Let's consider the other improvement the president cited: The world is "more tolerant than it has ever been." Tolerance is harder to measure than changes in poverty or deaths from war, but there is little doubt that, in America at least, people are much more tolerant.

In just a few decades, life has improved dramatically for blacks, gays, and women. When I started reporting, women still had to get a husband's or father's permission to get a credit card. Gays were ostracized. Interracial marriage was still illegal in 16 states. Anti-sodomy laws were on the books until 2003.

Early last century, wife beating was routine. A North Carolina newspaper from 1913 carried a front-page story titled, "For and Against Wife Beating." Most "expert" commentary was in favor of it. One doctor argued, "Beat her, she needs it," and a female advice columnist declared, "It's well known that women love most the men who are cruel." 

Today, no newspaper would do a feature story on "whether to beat your wife." Attitudes changed dramatically. But how would a reporter cover that? I suppose one might say, "Today in Pittsburgh, six people changed their opinion about wife beating." But no reporter would write that. He wouldn't know who those people were. Even if he did, such gradual change is not what people consider news. 

A car crash that kills a family is terrible news. But gradual improvements in driver behavior, car and road safety, and attitudes about drunk driving should be even bigger news. Driving remains one of the riskiest things we do, but far fewer people die now. 

Science that lengthens lives, innovation that enhances them, increased tolerance, and fewer deaths in wars are great news. But, day by day, reporters barely cover that. Where would we point our cameras?

The news is biased not just because reporters are politically biased but because most good news happens gradually.
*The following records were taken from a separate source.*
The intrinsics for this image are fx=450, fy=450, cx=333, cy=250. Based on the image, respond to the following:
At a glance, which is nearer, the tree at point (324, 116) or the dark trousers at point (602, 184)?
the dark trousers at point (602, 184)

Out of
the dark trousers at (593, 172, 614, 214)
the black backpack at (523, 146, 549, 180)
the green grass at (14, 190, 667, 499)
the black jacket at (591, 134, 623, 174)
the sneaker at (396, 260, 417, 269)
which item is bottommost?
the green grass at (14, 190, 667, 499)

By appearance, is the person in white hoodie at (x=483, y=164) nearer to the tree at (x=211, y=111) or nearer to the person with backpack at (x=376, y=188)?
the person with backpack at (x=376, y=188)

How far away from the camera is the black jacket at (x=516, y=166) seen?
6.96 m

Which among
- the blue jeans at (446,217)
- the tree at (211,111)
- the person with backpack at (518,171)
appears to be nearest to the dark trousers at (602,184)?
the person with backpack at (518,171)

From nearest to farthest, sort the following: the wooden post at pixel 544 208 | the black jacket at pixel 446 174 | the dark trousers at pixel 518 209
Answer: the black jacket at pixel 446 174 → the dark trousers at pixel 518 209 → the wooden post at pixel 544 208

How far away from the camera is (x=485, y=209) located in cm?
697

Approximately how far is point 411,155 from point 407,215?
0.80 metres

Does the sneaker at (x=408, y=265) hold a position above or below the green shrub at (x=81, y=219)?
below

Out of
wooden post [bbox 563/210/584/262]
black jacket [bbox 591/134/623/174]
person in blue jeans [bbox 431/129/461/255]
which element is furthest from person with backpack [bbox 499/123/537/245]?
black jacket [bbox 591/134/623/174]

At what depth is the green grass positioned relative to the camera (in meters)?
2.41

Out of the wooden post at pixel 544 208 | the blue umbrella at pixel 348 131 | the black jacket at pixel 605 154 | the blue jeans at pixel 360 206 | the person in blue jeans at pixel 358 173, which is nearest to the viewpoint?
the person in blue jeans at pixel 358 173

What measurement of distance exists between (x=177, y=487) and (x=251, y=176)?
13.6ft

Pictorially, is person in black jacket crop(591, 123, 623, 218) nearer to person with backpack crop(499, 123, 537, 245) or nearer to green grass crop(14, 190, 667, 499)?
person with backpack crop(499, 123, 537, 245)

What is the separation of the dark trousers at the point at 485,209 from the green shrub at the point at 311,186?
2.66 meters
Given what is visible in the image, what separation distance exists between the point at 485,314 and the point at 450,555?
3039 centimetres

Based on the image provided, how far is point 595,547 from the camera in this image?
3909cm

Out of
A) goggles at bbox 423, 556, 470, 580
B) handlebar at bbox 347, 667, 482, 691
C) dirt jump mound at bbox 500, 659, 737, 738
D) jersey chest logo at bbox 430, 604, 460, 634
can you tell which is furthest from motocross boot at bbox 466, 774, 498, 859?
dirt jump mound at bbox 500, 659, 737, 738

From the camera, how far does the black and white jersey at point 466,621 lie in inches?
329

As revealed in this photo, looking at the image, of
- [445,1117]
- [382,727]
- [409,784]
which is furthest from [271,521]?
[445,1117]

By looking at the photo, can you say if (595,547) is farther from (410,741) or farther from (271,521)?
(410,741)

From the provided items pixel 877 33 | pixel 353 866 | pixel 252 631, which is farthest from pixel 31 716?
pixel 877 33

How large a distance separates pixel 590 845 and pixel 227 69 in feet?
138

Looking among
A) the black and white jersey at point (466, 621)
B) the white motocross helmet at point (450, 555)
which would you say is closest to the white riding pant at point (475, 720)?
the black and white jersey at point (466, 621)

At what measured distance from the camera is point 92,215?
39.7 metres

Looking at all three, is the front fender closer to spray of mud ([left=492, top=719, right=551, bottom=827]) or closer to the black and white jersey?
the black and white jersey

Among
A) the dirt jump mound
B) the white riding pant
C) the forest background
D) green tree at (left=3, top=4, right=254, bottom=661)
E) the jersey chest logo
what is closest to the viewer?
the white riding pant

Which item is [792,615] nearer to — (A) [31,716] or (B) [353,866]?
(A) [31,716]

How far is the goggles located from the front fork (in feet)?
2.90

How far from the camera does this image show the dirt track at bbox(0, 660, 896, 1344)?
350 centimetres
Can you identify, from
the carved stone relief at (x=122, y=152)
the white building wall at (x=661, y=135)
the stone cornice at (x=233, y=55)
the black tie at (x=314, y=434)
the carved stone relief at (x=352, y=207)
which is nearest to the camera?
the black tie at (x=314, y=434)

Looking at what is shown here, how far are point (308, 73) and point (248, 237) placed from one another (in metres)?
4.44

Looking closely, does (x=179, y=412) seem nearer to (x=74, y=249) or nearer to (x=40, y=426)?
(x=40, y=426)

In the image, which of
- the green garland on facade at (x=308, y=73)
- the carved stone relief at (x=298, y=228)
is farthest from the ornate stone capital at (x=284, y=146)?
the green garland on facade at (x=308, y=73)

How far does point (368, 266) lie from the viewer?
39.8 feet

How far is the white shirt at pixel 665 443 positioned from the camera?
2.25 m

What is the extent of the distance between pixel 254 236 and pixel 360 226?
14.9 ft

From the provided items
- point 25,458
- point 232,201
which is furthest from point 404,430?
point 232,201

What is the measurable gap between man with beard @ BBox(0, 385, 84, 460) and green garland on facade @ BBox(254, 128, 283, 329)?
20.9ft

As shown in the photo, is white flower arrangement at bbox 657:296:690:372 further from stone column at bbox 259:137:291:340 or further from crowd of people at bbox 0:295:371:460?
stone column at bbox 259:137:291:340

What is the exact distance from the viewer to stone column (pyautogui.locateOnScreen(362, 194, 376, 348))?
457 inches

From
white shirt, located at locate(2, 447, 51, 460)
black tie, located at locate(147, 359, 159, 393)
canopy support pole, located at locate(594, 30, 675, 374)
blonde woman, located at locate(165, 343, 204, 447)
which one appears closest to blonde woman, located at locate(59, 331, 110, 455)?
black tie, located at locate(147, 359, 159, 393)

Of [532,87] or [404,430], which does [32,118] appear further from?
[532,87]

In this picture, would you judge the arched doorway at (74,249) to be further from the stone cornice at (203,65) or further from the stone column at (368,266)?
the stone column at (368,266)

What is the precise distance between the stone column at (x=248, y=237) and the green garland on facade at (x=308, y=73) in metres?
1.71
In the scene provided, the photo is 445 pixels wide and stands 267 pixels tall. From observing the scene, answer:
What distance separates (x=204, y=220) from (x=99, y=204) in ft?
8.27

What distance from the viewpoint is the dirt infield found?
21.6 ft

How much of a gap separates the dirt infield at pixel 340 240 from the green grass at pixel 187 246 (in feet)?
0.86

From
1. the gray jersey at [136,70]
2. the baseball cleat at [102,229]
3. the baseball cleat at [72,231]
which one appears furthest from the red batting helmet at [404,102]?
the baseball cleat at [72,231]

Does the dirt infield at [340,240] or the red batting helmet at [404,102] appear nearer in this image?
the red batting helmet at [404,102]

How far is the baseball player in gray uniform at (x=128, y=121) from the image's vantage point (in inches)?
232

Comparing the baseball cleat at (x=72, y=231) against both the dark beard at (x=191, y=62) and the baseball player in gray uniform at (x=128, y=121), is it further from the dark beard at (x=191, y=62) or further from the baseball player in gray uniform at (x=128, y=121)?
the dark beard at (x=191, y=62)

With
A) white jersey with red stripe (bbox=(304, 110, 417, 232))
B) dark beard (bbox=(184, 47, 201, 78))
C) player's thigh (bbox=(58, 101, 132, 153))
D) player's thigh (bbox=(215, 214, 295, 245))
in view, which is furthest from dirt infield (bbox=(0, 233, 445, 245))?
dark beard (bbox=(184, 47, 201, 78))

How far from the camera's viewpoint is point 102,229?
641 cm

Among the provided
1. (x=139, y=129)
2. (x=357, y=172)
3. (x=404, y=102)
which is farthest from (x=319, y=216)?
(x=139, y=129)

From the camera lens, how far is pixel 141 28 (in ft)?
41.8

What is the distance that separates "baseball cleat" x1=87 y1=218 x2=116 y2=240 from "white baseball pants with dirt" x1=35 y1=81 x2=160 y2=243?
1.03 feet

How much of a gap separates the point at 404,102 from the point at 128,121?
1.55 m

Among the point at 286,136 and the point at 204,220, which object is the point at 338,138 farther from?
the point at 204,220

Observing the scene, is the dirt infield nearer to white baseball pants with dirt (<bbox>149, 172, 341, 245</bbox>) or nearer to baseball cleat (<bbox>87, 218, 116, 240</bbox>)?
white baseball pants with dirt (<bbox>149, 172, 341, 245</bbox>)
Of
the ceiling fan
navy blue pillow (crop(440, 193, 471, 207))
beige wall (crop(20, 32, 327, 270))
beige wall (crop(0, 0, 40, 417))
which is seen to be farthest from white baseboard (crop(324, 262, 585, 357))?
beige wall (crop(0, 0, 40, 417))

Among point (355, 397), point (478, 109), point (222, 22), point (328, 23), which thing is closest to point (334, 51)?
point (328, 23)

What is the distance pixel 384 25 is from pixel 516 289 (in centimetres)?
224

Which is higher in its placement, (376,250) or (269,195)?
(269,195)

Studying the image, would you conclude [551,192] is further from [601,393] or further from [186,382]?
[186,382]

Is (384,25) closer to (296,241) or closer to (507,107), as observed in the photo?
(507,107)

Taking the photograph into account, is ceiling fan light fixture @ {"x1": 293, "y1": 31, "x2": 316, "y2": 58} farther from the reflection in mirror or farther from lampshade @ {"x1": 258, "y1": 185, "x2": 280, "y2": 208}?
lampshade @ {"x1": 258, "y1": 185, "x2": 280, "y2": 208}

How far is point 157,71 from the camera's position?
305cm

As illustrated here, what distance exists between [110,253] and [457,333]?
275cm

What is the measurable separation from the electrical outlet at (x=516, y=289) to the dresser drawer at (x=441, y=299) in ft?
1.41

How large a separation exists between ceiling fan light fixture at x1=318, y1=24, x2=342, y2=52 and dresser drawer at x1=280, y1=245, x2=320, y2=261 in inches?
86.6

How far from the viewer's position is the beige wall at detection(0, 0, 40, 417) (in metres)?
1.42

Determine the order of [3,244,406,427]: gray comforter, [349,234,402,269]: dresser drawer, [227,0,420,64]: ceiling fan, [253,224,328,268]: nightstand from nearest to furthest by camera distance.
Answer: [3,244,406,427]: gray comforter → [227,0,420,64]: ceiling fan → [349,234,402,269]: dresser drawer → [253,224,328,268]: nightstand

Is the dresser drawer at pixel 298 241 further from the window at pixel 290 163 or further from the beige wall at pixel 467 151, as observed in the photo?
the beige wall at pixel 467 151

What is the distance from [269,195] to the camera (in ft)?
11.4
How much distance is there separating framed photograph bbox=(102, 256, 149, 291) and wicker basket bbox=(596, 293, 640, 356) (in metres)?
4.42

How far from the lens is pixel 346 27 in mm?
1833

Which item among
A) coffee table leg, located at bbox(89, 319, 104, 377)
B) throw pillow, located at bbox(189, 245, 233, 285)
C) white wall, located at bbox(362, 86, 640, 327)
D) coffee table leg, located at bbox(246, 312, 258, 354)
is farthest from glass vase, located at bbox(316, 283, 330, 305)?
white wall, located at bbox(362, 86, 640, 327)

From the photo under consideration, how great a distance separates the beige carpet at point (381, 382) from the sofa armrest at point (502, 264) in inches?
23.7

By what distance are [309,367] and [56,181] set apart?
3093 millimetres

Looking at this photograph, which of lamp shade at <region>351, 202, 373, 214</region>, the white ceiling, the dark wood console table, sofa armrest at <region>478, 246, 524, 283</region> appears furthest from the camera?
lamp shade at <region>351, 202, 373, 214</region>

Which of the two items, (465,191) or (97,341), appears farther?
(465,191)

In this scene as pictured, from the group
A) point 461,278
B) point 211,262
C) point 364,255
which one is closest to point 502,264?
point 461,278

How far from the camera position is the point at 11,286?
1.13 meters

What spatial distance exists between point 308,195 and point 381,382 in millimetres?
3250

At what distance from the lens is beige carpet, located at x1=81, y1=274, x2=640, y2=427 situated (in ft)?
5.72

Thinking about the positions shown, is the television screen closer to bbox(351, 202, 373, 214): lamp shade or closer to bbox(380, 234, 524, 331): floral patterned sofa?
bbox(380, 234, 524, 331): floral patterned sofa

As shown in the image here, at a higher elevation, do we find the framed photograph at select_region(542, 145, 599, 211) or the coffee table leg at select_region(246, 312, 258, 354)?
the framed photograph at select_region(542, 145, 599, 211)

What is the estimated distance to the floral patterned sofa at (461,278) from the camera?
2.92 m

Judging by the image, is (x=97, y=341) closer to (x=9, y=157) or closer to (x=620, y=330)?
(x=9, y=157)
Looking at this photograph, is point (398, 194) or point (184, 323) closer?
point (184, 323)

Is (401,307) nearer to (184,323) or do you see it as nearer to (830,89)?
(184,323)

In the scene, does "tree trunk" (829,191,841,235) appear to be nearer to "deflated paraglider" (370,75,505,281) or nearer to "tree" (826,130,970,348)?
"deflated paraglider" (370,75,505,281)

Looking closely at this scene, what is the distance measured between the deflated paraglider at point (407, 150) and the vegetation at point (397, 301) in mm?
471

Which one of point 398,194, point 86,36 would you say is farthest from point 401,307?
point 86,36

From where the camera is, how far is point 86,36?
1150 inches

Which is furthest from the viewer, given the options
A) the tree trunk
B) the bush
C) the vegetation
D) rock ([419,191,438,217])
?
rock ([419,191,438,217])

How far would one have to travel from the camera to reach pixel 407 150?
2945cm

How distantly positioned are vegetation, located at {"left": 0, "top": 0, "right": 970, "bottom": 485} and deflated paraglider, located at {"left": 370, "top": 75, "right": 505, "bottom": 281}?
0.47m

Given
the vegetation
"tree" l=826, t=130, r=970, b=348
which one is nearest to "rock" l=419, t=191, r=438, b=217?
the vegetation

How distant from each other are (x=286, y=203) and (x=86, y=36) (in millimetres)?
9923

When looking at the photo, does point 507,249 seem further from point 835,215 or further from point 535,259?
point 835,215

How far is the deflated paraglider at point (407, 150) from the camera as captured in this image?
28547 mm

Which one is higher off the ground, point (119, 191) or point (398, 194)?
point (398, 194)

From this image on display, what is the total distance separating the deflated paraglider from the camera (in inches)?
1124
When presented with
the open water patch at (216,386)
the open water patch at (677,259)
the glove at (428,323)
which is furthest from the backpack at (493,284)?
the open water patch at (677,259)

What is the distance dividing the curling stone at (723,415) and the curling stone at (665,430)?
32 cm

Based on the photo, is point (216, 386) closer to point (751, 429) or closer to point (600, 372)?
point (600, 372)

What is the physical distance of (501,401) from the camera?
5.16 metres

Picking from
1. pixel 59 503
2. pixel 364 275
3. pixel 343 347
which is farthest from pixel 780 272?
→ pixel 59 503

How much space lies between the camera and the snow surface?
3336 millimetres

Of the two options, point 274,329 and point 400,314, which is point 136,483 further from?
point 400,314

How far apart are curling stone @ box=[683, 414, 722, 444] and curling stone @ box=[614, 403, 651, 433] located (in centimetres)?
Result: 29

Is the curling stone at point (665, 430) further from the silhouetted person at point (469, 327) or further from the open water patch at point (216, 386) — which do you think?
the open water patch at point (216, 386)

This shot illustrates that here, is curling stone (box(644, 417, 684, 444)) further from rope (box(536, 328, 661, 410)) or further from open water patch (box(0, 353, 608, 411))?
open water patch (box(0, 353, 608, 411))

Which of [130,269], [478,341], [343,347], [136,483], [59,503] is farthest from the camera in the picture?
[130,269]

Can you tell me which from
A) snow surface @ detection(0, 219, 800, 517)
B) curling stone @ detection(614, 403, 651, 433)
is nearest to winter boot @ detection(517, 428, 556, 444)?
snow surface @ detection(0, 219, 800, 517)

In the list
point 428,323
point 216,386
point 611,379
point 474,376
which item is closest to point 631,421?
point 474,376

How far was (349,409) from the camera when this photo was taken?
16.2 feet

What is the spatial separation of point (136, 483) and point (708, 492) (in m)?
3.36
We instinctively perk up and take notice if someone says, "The White House made an important announcement today," even if that announcement is trivial compared to slower social changes.

We use the phrase "slow news day" almost as an insult, as though important things aren't happening. This, in turn, affects the way we think about politics. While life incrementally improves, activists promoting almost any cause angrily chant: "When do we want it? Now!" 

Bad things happen in an instant. The good news usually takes time. Reporters are usually clueless about it.